# repairing drywall around an arch window



## ruissar (Jul 3, 2012)

I am repairing an arch rusty someone majorly messed up, a company installed this window and then repaired the drywall and made a big mess, 
The question I have is, what is the best mud that can go on thick without cracking? i'm thinking I can sand this mess down smooth and fill it back with hot mud? Or the lightweight box of mud? Any suggestions to make this smooth and not crack? I'm good at simple drywall repairs but this one is new for me Thanks!


----------



## Sir Mixalot (Jan 6, 2008)

ruissar said:


> I am repairing an arch rusty someone majorly messed up, a company installed this window and then repaired the drywall and made a big mess,
> The question I have is, what is the best mud that can go on thick without cracking? i'm thinking I can sand this mess down smooth and fill it back with hot mud? Or the lightweight box of mud? Any suggestions to make this smooth and not crack? I'm good at simple drywall repairs but this one is new for me Thanks!


Prefill with 20 minute>Scrape high spots right after it sets up>Paper tape with all purpose compound to get a crisp edge(sand if needed)>Skim (fine sand)>Prime, caulk and paint.:thumbsup:


----------



## ohiohomedoctor (Dec 26, 2010)

Sir Mixalot said:


> Prefill with 20 minute>Scrape high spots right after it sets up>Paper tape with all purpose compound to get a crisp edge(sand if needed)>Skim (fine sand)>Prime, caulk and paint.:thumbsup:


Thats solid advice


----------



## Paulie (Feb 11, 2009)

Is the cause of what made the problem in the first place fixed?


----------



## I Mester (Aug 21, 2011)

Sir Mixalot said:


> Prefill with 20 minute>Scrape high spots right after it sets up>Paper tape with all purpose compound to get a crisp edge(sand if needed)>Skim (fine sand)>Prime, caulk and paint.:thumbsup:


make it sound so simple! lol


----------



## ohiohomedoctor (Dec 26, 2010)

Looks like the original is plaster.


----------



## icerock drywall (Aug 16, 2012)

trim tex has a rubber seal L beed so mud or drywall dont touch the window. Dura bond with fibafuse 3 coats ,wash down,do not sand. then prime and paint


----------



## ruissar (Jul 3, 2012)

Thanks sir!, the original is not plaster, its just a horrible job of repairing, the guy that installed the window made a mess of the drywall and tried to fix it


----------



## Snobnd (Jul 1, 2008)

§ **WHAT THE EXERCISE ASKS**:
Copy the drywall thread word for word, starting at "Thanks sir!, the" and ending at "(Jul 1, 2008)". The data after the drywall thread are separate material.

§ **PROVIDED MATERIAL**:
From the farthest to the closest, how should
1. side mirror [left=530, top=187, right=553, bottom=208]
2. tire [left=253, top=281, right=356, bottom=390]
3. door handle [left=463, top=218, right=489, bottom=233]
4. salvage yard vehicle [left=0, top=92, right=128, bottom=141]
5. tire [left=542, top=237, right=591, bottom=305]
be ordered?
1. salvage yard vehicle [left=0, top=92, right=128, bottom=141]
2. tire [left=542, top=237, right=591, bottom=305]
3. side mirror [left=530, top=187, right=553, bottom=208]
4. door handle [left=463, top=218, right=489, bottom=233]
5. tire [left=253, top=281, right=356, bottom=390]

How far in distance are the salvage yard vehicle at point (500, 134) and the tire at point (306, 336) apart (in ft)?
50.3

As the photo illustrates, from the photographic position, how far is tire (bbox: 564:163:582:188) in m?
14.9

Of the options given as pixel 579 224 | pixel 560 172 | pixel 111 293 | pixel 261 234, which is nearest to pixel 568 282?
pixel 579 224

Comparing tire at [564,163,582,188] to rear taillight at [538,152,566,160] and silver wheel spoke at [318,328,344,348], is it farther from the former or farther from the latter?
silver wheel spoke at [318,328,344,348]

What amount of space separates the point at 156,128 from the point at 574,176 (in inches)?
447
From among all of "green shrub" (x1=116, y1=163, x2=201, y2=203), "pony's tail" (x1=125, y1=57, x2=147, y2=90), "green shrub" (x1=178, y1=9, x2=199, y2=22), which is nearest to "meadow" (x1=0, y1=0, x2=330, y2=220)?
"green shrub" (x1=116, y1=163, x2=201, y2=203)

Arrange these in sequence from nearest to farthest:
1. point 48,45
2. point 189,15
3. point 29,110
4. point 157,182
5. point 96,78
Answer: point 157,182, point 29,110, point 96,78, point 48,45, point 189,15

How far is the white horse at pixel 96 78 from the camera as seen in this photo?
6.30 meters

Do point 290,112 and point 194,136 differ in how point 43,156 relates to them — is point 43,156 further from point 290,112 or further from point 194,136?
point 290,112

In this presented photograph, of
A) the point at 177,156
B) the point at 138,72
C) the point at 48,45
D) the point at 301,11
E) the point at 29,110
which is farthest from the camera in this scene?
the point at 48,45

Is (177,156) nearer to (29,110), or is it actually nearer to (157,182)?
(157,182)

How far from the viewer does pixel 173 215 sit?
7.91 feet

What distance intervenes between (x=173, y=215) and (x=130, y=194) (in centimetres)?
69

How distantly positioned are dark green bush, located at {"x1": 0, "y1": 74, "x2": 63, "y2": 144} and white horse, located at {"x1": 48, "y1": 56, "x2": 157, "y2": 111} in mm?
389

§ **FULL OUTPUT**:
Thanks sir!, the original is not plaster, its just a horrible job of repairing, the guy that installed the window made a mess of the drywall and tried to fix it


----------



## Snobnd (Jul 1, 2008)